In the 2007 film Grindhouse, the actor Kurt Russell extracts a Chesterfield pack out of his pocket.

In 2018, Norman Newlander (Alan Arkin) mentions smoking Chesterfield cigarettes when he was younger in Chuck Lorre's American comedy-drama series The Kominsky Method (Season One: Episode 6, ~11min).

===Music===
The 1992 Jawbreaker song "Chesterfield King" refers to the cigarette twice. First, the singer shares a Chesterfield with a woman he meets in a parking lot. Later, at the end of the song, the singer gives a Chesterfield King to the woman he has been singing about.

Donald Fagen's 1982 album The Nightfly features a pack of Chesterfield Kings on the cover and the brand is also mentioned in the title song "The Nightfly" whereby the lyrics go: "I've got plenty of Java and Chesterfield kings...."

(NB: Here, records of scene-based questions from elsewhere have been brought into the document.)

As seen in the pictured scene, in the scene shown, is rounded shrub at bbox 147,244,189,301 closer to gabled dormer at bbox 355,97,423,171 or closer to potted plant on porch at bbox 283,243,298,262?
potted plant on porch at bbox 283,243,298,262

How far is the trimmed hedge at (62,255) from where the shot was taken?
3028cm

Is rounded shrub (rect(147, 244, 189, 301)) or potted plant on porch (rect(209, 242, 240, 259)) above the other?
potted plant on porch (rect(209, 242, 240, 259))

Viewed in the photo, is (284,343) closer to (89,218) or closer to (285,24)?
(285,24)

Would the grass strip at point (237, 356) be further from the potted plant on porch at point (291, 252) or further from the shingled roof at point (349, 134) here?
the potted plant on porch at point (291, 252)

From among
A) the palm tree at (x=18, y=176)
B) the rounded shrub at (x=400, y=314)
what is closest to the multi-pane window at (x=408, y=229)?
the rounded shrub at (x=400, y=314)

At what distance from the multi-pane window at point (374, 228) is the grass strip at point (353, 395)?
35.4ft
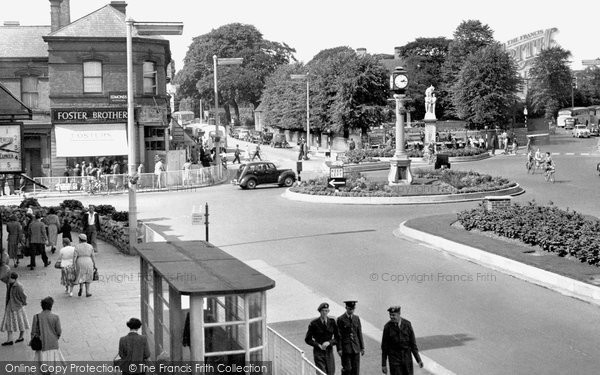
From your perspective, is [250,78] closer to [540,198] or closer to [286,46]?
[286,46]

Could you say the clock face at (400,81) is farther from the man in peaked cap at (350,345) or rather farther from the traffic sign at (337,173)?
the man in peaked cap at (350,345)

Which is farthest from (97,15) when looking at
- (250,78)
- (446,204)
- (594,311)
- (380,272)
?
(250,78)

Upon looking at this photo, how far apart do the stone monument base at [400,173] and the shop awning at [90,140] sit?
58.4ft

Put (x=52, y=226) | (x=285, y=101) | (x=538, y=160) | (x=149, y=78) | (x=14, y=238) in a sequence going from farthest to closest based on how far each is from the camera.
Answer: (x=285, y=101), (x=149, y=78), (x=538, y=160), (x=52, y=226), (x=14, y=238)

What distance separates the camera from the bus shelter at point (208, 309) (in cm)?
1026

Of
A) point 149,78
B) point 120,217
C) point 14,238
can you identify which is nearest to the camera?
point 14,238

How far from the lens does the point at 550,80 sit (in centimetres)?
11431

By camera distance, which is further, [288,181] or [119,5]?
[119,5]

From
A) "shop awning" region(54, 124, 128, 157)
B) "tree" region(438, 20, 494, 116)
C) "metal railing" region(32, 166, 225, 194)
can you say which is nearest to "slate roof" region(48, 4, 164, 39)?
"shop awning" region(54, 124, 128, 157)

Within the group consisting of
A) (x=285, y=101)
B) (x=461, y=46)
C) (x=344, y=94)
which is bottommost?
(x=344, y=94)

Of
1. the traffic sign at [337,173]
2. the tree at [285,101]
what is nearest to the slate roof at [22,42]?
the traffic sign at [337,173]

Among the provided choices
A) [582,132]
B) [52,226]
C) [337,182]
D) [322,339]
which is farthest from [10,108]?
[582,132]

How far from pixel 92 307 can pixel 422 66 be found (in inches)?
3716

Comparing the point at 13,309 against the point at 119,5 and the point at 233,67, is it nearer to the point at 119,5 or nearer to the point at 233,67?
the point at 119,5
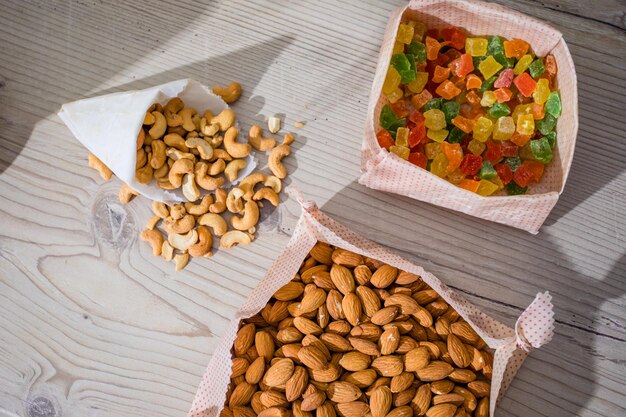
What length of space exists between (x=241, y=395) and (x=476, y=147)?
52cm

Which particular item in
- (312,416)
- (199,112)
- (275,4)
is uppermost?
(275,4)

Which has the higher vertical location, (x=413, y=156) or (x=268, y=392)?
(x=413, y=156)

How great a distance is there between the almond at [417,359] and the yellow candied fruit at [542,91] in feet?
1.41

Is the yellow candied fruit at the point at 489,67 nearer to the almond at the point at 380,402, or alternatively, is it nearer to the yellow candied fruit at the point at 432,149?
the yellow candied fruit at the point at 432,149

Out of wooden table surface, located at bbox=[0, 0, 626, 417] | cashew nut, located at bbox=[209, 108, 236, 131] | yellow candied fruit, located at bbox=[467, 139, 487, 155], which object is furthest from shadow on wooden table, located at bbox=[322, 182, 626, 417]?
cashew nut, located at bbox=[209, 108, 236, 131]

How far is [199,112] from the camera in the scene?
103 centimetres

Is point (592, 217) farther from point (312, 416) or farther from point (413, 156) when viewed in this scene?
point (312, 416)

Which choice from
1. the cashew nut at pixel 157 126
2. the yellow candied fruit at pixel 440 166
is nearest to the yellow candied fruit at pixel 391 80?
the yellow candied fruit at pixel 440 166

Punk band Dropkick Murphys have a song on their 2025 album, For the People, titled "Chesterfields and Aftershave" that is about singer Ken Casey's grandfather.

===Celebrities===
J. Robert Oppenheimer was a chain smoker of Chesterfields.

The Hollywood actor Paul Douglas, who died of a heart attack at age 52, advertised them.